■ **GOAL**
Could you put the lines of the entries below into a Markdown table with the columns No. and Text, numbering each row and skipping blank lines? Begin at the line that has "What spatial separation" and stop after the line that has "1027 centimetres".

■ **THE INPUT**
** start **
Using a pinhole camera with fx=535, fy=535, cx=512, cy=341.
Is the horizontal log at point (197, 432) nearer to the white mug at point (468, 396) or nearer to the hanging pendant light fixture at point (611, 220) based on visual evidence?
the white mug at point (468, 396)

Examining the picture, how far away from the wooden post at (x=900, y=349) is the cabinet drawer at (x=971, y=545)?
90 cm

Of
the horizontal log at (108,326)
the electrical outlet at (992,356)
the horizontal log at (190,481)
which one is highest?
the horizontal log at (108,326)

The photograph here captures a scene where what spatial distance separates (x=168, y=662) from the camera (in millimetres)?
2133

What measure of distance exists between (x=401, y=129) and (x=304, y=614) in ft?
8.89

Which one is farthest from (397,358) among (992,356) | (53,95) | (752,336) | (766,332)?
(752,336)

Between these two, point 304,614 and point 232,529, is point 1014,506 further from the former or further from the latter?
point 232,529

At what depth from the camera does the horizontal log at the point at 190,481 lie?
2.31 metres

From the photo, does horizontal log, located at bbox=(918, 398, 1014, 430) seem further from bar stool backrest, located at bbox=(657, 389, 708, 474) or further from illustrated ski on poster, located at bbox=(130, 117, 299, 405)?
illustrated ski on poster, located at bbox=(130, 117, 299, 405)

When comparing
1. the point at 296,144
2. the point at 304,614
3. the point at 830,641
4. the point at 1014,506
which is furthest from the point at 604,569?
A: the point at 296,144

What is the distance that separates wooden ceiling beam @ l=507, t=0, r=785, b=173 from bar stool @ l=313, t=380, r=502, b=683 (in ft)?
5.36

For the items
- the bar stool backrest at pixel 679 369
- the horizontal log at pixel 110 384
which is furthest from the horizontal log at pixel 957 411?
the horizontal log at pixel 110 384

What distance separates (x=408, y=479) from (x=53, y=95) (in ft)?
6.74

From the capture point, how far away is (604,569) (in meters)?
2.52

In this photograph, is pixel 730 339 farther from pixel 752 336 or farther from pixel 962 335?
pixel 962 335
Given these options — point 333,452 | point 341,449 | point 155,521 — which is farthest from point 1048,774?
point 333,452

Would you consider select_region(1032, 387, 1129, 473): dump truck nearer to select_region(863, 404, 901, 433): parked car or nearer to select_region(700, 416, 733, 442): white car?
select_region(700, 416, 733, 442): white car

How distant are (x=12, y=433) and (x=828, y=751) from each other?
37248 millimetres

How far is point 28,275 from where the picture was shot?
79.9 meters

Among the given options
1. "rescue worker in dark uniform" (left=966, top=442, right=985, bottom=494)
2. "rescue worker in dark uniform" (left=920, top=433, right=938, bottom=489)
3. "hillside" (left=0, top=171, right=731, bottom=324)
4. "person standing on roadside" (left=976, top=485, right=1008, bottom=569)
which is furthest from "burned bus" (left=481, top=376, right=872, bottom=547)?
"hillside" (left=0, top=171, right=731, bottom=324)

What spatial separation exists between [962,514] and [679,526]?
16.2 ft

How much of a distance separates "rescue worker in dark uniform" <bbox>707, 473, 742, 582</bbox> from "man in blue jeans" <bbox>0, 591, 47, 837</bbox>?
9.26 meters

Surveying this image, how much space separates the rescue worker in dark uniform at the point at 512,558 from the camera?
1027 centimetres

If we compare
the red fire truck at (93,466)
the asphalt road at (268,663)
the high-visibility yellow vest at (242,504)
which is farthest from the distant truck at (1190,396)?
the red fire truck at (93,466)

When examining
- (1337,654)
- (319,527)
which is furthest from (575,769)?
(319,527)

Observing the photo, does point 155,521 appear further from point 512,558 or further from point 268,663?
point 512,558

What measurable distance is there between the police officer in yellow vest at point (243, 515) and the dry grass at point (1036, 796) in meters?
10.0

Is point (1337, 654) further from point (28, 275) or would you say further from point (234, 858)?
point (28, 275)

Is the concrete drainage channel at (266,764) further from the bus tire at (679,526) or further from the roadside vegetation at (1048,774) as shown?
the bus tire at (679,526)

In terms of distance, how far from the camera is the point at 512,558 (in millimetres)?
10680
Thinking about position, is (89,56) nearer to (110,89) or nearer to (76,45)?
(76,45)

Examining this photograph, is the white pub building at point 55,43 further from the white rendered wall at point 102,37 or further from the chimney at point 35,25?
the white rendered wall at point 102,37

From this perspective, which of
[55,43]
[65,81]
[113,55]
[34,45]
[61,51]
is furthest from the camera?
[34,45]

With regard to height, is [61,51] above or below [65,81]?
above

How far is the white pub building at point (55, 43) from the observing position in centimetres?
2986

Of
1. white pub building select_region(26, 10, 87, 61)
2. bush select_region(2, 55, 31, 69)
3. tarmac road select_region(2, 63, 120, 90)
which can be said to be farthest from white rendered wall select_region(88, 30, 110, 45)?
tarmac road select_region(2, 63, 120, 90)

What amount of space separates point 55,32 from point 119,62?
** end **
■ **RESULT OF THIS EXERCISE**
| No. | Text |
|---|---|
| 1 | What spatial separation exists between [962,514] and [679,526]? |
| 2 | 16.2 ft |
| 3 | How much of a distance separates "rescue worker in dark uniform" <bbox>707, 473, 742, 582</bbox> from "man in blue jeans" <bbox>0, 591, 47, 837</bbox>? |
| 4 | 9.26 meters |
| 5 | Surveying this image, how much space separates the rescue worker in dark uniform at the point at 512,558 from the camera? |
| 6 | 1027 centimetres |